Dataset entries:
§ §
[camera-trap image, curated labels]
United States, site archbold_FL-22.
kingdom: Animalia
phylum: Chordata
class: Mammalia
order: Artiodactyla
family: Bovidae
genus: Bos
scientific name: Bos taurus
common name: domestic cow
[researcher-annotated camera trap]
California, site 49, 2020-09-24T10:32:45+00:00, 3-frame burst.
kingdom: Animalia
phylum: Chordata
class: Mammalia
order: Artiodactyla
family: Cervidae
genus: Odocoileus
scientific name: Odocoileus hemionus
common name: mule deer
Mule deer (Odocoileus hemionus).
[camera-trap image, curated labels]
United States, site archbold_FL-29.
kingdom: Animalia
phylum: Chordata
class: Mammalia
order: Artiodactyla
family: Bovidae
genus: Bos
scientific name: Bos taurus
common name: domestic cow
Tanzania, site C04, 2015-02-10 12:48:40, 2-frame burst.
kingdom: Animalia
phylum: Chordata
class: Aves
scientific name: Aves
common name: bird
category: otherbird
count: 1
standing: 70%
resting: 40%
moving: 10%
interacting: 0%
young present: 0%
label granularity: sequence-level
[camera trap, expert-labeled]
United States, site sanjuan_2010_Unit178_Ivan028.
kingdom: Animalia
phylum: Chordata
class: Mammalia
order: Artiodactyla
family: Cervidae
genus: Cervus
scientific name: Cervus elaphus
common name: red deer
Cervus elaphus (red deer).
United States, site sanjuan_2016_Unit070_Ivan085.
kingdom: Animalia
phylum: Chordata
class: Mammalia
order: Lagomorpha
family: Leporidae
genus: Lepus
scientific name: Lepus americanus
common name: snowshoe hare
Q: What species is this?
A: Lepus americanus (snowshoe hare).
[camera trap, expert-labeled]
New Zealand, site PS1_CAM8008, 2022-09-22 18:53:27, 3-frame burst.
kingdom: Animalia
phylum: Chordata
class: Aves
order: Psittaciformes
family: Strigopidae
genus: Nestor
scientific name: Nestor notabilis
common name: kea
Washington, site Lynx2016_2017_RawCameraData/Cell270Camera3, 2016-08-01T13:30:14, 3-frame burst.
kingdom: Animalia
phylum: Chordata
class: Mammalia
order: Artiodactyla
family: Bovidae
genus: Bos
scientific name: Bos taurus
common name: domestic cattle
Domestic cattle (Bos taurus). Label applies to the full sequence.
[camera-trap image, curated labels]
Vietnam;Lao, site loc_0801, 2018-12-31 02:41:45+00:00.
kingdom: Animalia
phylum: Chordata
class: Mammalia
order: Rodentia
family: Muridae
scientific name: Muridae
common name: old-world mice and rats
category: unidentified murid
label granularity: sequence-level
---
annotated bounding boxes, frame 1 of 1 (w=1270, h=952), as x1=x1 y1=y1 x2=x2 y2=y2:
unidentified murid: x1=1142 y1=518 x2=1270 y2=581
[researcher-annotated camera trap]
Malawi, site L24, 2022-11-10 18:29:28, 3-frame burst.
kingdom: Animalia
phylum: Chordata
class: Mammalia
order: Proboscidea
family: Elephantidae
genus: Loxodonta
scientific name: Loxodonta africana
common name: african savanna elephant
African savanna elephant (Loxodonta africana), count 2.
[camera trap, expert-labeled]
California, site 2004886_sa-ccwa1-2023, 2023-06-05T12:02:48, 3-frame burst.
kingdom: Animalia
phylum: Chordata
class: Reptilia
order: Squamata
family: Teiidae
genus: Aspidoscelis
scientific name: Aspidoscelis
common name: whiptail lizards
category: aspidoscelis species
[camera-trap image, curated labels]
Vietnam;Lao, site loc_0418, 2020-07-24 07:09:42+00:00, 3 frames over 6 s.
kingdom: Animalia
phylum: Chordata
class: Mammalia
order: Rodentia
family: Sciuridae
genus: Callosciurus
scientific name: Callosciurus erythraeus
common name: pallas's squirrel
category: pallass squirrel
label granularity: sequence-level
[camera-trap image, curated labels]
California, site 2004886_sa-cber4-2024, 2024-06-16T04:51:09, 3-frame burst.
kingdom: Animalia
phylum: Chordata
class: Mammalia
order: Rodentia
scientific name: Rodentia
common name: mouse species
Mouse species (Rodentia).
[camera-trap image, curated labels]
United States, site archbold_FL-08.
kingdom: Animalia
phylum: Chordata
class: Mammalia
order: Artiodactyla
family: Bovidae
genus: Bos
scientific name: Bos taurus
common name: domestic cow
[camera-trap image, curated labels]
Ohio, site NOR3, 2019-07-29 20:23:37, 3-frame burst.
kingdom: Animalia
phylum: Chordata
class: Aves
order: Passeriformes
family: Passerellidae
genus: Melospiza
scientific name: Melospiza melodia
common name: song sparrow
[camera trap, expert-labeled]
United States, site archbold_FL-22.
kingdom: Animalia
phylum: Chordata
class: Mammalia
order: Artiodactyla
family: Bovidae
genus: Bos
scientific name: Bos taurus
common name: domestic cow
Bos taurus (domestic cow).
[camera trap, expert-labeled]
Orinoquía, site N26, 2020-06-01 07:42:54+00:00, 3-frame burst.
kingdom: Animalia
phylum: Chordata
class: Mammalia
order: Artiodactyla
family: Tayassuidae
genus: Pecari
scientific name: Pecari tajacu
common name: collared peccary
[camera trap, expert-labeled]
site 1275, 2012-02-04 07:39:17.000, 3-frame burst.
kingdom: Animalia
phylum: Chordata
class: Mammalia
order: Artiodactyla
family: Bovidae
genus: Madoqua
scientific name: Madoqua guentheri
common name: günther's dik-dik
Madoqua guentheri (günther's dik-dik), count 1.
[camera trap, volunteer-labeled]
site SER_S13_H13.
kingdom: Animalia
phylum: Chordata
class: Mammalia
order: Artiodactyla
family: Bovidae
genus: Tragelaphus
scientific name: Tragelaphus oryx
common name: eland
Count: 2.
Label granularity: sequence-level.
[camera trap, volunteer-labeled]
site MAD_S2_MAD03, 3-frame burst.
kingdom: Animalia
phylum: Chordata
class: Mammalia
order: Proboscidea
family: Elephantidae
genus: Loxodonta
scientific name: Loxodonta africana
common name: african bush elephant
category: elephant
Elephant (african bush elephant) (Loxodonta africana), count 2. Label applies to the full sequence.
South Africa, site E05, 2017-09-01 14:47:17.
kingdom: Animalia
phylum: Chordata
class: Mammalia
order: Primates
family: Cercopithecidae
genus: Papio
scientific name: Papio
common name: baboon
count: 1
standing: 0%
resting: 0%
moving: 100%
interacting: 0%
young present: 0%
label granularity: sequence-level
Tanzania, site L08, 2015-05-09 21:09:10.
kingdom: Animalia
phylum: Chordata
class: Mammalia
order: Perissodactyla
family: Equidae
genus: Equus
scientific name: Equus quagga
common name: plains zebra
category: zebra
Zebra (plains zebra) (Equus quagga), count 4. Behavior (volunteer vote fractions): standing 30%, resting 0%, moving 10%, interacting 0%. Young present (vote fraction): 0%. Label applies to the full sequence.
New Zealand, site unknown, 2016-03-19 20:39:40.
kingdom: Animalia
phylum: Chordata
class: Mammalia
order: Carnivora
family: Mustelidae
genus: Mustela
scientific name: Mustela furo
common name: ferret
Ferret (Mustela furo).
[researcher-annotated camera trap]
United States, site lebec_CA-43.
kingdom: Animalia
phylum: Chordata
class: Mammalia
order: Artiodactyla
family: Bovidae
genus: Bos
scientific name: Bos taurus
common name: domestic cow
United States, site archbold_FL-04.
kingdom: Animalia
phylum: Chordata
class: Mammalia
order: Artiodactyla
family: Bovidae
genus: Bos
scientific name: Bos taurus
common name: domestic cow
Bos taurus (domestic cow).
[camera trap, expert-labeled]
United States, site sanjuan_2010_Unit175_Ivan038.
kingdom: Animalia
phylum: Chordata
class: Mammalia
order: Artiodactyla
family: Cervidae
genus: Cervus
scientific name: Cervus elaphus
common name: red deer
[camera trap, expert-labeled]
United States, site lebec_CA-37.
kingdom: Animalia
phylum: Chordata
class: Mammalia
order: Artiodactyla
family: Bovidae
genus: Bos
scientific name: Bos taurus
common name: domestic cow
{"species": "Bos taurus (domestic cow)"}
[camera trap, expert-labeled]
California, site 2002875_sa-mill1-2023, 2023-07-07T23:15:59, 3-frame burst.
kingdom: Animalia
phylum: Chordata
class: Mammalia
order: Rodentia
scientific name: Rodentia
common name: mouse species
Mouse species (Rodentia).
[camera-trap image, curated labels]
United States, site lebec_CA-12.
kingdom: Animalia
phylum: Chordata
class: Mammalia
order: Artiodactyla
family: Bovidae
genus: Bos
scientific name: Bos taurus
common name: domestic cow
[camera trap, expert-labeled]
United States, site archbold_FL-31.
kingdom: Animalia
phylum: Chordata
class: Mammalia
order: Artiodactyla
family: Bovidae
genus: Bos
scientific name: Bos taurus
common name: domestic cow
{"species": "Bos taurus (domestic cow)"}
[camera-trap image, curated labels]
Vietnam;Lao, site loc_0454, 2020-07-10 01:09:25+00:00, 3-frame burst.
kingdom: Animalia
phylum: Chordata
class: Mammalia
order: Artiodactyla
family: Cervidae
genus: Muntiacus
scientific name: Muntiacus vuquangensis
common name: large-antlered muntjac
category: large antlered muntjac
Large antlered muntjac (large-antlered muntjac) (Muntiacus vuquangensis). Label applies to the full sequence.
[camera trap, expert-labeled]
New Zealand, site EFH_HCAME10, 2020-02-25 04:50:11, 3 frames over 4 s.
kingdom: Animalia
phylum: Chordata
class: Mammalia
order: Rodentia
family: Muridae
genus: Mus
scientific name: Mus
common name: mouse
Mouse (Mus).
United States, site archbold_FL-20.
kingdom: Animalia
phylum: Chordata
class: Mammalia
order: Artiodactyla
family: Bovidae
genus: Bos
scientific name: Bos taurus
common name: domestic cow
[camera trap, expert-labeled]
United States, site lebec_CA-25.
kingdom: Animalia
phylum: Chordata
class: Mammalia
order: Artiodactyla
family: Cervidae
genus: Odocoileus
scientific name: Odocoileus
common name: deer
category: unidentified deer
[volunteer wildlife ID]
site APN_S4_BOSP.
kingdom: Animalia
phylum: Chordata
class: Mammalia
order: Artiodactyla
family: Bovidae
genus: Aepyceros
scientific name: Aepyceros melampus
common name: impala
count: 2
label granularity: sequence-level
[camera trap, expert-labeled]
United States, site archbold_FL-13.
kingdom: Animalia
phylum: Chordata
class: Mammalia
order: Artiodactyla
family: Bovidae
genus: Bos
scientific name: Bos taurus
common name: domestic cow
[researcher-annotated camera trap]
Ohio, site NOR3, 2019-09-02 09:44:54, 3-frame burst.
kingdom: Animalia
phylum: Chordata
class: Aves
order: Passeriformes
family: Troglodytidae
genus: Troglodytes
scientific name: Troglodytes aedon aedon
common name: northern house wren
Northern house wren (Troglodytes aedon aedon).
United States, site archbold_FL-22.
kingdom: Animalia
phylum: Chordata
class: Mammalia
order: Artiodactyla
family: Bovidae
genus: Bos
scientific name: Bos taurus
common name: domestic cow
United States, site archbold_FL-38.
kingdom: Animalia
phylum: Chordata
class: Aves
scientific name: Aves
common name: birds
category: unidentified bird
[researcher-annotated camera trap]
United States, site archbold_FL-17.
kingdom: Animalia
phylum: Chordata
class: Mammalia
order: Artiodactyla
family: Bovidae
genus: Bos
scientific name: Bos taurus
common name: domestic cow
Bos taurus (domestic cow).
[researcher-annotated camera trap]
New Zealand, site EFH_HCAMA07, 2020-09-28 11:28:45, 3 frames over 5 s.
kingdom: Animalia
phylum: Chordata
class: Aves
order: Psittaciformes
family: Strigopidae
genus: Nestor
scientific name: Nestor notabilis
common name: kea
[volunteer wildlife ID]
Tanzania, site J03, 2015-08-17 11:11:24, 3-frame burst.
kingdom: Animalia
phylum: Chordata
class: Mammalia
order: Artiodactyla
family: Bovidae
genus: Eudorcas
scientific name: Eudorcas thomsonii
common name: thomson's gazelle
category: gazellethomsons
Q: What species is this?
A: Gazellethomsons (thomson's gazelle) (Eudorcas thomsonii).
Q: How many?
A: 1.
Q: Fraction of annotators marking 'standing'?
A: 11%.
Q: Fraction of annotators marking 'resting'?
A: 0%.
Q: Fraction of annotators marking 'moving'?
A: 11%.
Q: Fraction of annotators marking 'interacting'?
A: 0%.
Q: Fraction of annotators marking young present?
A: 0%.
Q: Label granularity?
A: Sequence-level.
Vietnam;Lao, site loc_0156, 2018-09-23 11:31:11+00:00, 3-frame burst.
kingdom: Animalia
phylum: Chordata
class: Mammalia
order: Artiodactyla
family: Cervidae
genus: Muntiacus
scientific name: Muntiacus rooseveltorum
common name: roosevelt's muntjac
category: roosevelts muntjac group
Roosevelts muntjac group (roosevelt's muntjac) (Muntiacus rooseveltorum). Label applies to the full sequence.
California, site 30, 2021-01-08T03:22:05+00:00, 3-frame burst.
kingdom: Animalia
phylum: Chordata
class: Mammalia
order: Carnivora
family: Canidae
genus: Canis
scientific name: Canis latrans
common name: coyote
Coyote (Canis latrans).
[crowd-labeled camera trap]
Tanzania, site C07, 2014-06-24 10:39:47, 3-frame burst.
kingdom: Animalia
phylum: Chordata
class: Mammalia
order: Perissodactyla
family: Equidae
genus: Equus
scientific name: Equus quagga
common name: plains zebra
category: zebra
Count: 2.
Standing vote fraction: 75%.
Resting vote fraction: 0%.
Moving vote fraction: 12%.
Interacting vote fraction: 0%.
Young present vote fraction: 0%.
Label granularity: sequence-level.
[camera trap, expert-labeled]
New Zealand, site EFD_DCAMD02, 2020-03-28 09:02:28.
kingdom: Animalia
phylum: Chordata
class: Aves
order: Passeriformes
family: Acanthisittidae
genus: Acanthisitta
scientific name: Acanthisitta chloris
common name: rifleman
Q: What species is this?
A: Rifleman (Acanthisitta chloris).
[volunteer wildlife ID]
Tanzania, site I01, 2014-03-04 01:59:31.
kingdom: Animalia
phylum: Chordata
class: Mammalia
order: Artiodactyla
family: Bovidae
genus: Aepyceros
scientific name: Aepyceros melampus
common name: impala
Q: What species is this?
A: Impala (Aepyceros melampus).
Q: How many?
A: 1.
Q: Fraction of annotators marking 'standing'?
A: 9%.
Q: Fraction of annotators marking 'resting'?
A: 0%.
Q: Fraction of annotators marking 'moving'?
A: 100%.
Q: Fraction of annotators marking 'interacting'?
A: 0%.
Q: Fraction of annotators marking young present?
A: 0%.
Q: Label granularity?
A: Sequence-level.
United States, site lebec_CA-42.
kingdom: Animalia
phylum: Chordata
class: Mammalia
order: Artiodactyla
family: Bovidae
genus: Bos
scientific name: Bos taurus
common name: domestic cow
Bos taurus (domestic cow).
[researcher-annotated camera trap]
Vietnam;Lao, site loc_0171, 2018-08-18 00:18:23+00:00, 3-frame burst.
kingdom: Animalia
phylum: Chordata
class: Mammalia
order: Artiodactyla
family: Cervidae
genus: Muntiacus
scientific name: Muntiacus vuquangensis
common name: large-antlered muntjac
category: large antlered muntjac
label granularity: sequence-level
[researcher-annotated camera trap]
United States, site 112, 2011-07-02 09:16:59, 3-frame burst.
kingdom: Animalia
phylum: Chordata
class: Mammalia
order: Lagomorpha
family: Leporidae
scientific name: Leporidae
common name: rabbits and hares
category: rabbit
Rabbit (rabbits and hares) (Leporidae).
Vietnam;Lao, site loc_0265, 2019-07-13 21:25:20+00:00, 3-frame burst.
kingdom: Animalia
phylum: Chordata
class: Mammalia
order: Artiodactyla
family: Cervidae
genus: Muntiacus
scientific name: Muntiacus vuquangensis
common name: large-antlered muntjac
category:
§ §
Filter the preceding entries down to the lines with "California".

California, site 49, 2020-09-24T10:32:45+00:00, 3-frame burst.
California, site 2004886_sa-ccwa1-2023, 2023-06-05T12:02:48, 3-frame burst.
California, site 2004886_sa-cber4-2024, 2024-06-16T04:51:09, 3-frame burst.
California, site 2002875_sa-mill1-2023, 2023-07-07T23:15:59, 3-frame burst.
California, site 30, 2021-01-08T03:22:05+00:00, 3-frame burst.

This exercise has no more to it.